3.3 Normality Assessment
Since Normal (Gaussian) distribution has many applications, we typically want/ wish our data or our variable is normal. Hence, we have to assess the normality based on not only Numerical Measures but also Graphical Measures
3.3.1 Graphical Assessment
pacman::p_load("car")
qqnorm(precip, ylab = "Precipitation [in/yr] for 70 US cities")
qqline(precip)
The straight line represents the theoretical line for normally distributed data. The dots represent real empirical data that we are checking. If all the dots fall on the straight line, we can be confident that our data follow a normal distribution. If our data wiggle and deviate from the line, we should be concerned with the normality assumption.
3.3.2 Summary Statistics
Sometimes it’s hard to tell whether your data follow the normal distribution by just looking at the graph. Hence, we often have to conduct statistical test to aid our decision. Common tests are
3.3.2.1 Methods based on normal probability plot
3.3.2.1.1 Correlation Coefficient with Normal Probability Plots
(Looney and Gulledge Jr 1985) (Samuel S. Shapiro and Francia 1972) The correlation coefficient between \(y_{(i)}\) and \(m_i^*\) as given on the normal probability plot:
\[W^*=\frac{\sum_{i=1}^{n}(y_{(i)}-\bar{y})(m_i^*-0)}{(\sum_{i=1}^{n}(y_{(i)}-\bar{y})^2\sum_{i=1}^{n}(m_i^*-0)^2)^.5}\]
where \(\bar{m^*}=0\)
Pearson product moment formula for correlation:
\[\hat{p}=\frac{\sum_{i-1}^{n}(y_i-\bar{y})(x_i-\bar{x})}{(\sum_{i=1}^{n}(y_{i}-\bar{y})^2\sum_{i=1}^{n}(x_i-\bar{x})^2)^.5}\]
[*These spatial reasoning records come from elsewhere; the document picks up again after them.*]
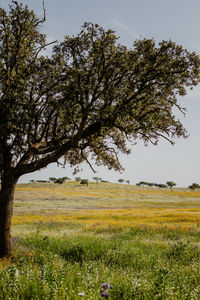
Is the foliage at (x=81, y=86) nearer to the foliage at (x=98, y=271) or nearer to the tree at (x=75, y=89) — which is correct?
the tree at (x=75, y=89)

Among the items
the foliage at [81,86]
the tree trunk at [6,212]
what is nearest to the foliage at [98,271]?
the tree trunk at [6,212]

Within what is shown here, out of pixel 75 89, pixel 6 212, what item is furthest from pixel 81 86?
pixel 6 212

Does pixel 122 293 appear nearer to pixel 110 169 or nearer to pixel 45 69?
pixel 110 169

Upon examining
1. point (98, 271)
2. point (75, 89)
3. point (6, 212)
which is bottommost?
point (98, 271)

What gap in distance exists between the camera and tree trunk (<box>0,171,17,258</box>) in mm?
9758

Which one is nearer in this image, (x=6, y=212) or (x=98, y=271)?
(x=98, y=271)

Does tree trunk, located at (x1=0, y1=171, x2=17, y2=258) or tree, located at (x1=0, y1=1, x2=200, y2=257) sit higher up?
tree, located at (x1=0, y1=1, x2=200, y2=257)

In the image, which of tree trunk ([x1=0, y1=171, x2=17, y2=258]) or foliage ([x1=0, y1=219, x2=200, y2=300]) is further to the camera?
tree trunk ([x1=0, y1=171, x2=17, y2=258])

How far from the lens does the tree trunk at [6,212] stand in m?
9.76

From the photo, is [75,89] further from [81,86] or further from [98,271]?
[98,271]

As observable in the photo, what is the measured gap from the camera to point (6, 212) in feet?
32.4

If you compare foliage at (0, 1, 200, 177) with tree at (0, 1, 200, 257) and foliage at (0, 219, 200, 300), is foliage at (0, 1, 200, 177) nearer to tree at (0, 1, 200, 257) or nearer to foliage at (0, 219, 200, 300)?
tree at (0, 1, 200, 257)

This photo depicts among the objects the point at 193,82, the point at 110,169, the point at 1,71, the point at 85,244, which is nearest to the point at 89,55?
the point at 1,71

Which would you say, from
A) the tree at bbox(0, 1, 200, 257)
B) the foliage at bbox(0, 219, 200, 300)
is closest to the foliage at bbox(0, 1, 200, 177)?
the tree at bbox(0, 1, 200, 257)
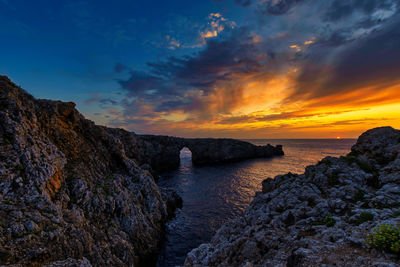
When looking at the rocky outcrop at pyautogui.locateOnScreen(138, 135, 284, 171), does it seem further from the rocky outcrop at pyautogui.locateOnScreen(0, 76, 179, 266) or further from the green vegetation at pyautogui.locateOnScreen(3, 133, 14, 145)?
the green vegetation at pyautogui.locateOnScreen(3, 133, 14, 145)

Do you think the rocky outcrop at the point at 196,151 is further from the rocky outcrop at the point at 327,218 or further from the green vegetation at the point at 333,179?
the green vegetation at the point at 333,179

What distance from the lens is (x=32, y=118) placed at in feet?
47.5

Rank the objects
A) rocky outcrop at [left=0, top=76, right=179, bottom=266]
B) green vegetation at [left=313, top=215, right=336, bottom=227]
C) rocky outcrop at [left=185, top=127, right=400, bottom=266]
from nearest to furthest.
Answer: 1. rocky outcrop at [left=185, top=127, right=400, bottom=266]
2. green vegetation at [left=313, top=215, right=336, bottom=227]
3. rocky outcrop at [left=0, top=76, right=179, bottom=266]

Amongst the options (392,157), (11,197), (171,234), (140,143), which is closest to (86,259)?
(11,197)

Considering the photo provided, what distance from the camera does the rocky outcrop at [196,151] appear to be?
87.0m

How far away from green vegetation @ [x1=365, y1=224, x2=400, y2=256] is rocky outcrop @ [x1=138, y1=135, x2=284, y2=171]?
77825mm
- When the correlation is 1, the plot is exactly linear and normality is assumed.
- The closer the correlation is to zero, the more confident we are to reject normality
- Inference on W* needs to be based on special tables (Looney and Gulledge Jr 1985)
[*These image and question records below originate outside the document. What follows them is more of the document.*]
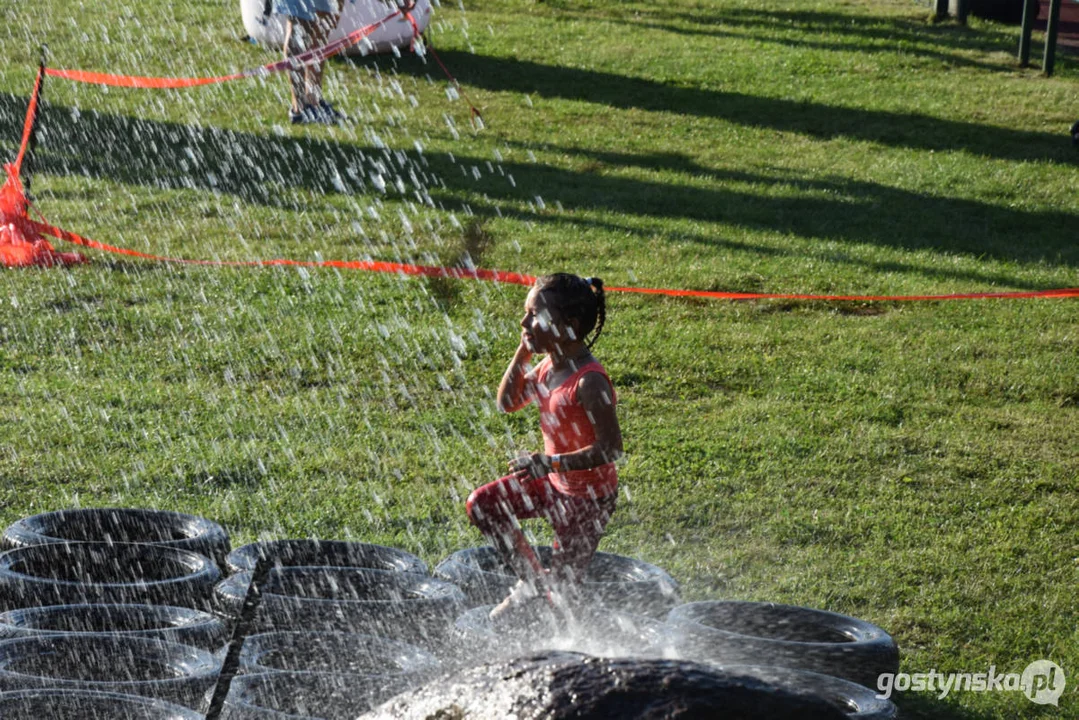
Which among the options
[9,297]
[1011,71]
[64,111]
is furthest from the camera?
[1011,71]

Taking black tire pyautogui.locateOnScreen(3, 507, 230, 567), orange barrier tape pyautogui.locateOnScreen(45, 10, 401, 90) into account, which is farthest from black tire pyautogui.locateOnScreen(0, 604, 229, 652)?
orange barrier tape pyautogui.locateOnScreen(45, 10, 401, 90)

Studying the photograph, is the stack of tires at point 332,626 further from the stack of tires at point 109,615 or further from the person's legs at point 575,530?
the person's legs at point 575,530

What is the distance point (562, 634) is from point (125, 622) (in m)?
1.49

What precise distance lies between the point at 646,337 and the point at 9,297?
15.5 feet

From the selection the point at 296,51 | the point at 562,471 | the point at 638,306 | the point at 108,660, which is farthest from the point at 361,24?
the point at 108,660

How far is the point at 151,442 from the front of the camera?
7227 mm

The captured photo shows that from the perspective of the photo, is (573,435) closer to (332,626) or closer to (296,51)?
(332,626)

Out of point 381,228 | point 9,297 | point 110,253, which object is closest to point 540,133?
point 381,228

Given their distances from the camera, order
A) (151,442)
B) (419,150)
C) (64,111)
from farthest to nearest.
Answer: (64,111)
(419,150)
(151,442)

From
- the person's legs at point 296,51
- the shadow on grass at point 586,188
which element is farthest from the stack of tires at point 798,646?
the person's legs at point 296,51

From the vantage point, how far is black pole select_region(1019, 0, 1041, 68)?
54.6ft

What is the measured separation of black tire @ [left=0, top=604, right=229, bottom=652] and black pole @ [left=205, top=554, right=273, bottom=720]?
0.11 m

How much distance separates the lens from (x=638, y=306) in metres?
10.2

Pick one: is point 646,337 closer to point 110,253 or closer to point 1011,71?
point 110,253
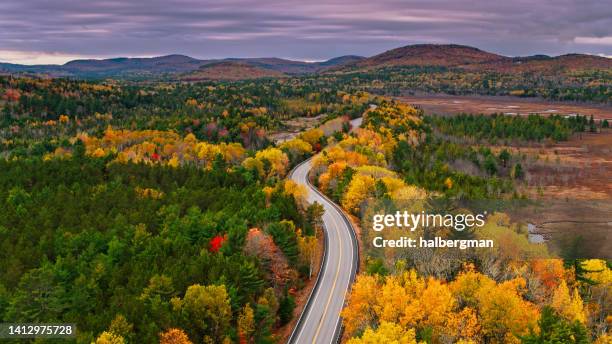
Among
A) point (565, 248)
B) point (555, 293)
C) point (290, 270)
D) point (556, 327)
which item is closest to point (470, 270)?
point (555, 293)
3.3.2.1.2 Shapiro-Wilk Test
(Samuel Sanford Shapiro and Wilk 1965)
\[W=(\frac{\sum_{i=1}^{n}a_i(y_{(i)}-\bar{y})(m_i^*-0)}{(\sum_{i=1}^{n}a_i^2(y_{(i)}-\bar{y})^2\sum_{i=1}^{n}(m_i^*-0)^2)^.5})^2\]
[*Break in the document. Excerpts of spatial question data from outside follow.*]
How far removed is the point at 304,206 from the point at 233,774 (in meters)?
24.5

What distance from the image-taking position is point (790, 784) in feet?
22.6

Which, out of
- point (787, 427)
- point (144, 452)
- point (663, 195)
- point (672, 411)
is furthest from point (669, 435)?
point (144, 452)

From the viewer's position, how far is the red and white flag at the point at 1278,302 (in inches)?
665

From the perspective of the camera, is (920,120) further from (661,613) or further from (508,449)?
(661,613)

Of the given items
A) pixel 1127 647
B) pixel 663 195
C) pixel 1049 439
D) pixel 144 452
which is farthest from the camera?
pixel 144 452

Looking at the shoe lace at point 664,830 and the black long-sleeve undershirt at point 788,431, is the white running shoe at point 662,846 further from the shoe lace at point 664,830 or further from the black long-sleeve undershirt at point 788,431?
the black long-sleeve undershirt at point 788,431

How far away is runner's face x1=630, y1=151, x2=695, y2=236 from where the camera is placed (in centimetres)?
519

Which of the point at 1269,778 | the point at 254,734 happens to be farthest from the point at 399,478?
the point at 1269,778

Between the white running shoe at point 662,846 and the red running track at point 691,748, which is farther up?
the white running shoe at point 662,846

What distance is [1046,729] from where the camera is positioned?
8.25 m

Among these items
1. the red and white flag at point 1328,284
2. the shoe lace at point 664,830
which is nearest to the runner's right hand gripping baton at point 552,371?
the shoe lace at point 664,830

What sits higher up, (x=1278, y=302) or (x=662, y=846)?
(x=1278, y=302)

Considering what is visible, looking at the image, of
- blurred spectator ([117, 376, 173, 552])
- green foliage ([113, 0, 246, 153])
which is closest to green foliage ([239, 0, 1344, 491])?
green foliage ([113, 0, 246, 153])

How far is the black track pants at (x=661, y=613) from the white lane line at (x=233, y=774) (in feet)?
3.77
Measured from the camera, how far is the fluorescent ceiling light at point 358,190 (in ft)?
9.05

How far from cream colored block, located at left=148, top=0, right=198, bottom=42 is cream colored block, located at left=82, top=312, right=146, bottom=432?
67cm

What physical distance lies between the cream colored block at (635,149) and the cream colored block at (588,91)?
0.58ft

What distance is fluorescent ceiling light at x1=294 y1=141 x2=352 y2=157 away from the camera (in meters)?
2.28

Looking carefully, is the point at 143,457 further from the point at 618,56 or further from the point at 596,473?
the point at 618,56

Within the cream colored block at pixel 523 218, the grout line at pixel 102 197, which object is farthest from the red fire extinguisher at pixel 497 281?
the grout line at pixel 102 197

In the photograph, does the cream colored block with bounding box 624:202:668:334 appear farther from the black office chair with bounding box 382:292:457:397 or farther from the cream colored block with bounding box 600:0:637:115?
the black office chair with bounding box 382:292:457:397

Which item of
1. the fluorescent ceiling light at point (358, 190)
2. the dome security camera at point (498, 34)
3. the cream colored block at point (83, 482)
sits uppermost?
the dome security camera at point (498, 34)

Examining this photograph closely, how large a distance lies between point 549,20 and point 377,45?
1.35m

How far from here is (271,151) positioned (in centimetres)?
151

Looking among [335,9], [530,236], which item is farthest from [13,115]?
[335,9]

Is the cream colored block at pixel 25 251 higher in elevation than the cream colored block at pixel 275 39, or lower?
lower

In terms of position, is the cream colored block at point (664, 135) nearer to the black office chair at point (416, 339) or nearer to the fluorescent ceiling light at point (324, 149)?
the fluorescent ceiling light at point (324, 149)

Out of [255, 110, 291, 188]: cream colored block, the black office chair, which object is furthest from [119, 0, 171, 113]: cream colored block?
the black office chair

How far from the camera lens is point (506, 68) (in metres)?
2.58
where \(a_1,..,a_n\) are weights computed from the covariance matrix for the order statistics.
- Researchers typically use this test to assess normality. (n < 2000) Under normality, W is close to 1, just like \(W^*\). Notice that the only difference between W and W* is the “weights”.
3.3.2.2 Methods based on empirical cumulative distribution function
The formula for the empirical cumulative distribution function (CDF) is:
\(F_n(t)\) = estimate of probability that an observation \(\le\) t = (number of observation \(\le\) t)/n
This method requires large sample sizes. However, it can apply to distributions other than the normal (Gaussian) one.
3.3.2.2.1 Anderson-Darling Test
The Anderson-Darling statistic (T. W. Anderson and Darling 1952):
\[A^2=\int_{-\infty}^{\infty}(F_n(t)=F(t))^2\frac{dF(t)}{F(t)(1-F(t))}\]
- a weight average of squared deviations (it weights small and large values of t more)
For the normal distribution,
\(A^2 = - (\sum_{i=1}^{n}(2i-1)(ln(p_i) +ln(1-p_{n+1-i}))/n-n\)
where \(p_i=\Phi(\frac{y_{(i)}-\bar{y}}{s})\), the probability that a standard normal variable is less than \(\frac{y_{(i)}-\bar{y}}{s}\)
Reject normal assumption when \(A^2\) is too large
Evaluate the null hypothesis that the observations are randomly selected from a normal population based on the critical value provided by (Marsaglia and Marsaglia 2004) and (Stephens 1974)
This test can be applied to other distributions:
- Exponential
- Logistic
- Gumbel
- Extreme-value
- Weibull: log(Weibull) = Gumbel
- Gamma
- Logistic
- Cauchy
- von Mises
- Log-normal (two-parameter)
Consult (Stephens 1974) for more detailed transformation and critical values.
3.3.2.2.2 Kolmogorov-Smirnov Test
- Based on the largest absolute difference between empirical and expected cumulative distribution
- Another deviation of K-S test is Kuiper’s test
3.3.2.2.3 Cramer-von Mises Test
- Based on the average squared discrepancy between the empirical distribution and a given theoretical distribution. Each discrepancy is weighted equally (unlike Anderson-Darling test weights end points more heavily)
3.3.2.2.4 Jarque–Bera Test
Based on the skewness and kurtosis to test normality.
\(JB = \frac{n}{6}(S^2+(K-3)^2/4)\) where \(S\) is the sample skewness and \(K\) is the sample kurtosis
\(S=\frac{\hat{\mu_3}}{\hat{\sigma}^3}=\frac{\sum_{i=1}^{n}(x_i-\bar{x})^3/n}{(\sum_{i=1}^{n}(x_i-\bar{x})^2/n)^\frac{3}{2}}\)
\(K=\frac{\hat{\mu_4}}{\hat{\sigma}^4}=\frac{\sum_{i=1}^{n}(x_i-\bar{x})^4/n}{(\sum_{i=1}^{n}(x_i-\bar{x})^2/n)^2}\)
recall \(\hat{\sigma^2}\) is the estimate of the second central moment (variance) \(\hat{\mu_3}\) and \(\hat{\mu_4}\) are the estimates of third and fourth central moments.
If the data comes from a normal distribution, the JB statistic asymptotically has a chi-squared distribution with two degrees of freedom.
The null hypothesis is a joint hypothesis of the skewness being zero and the excess kurtosis being zero.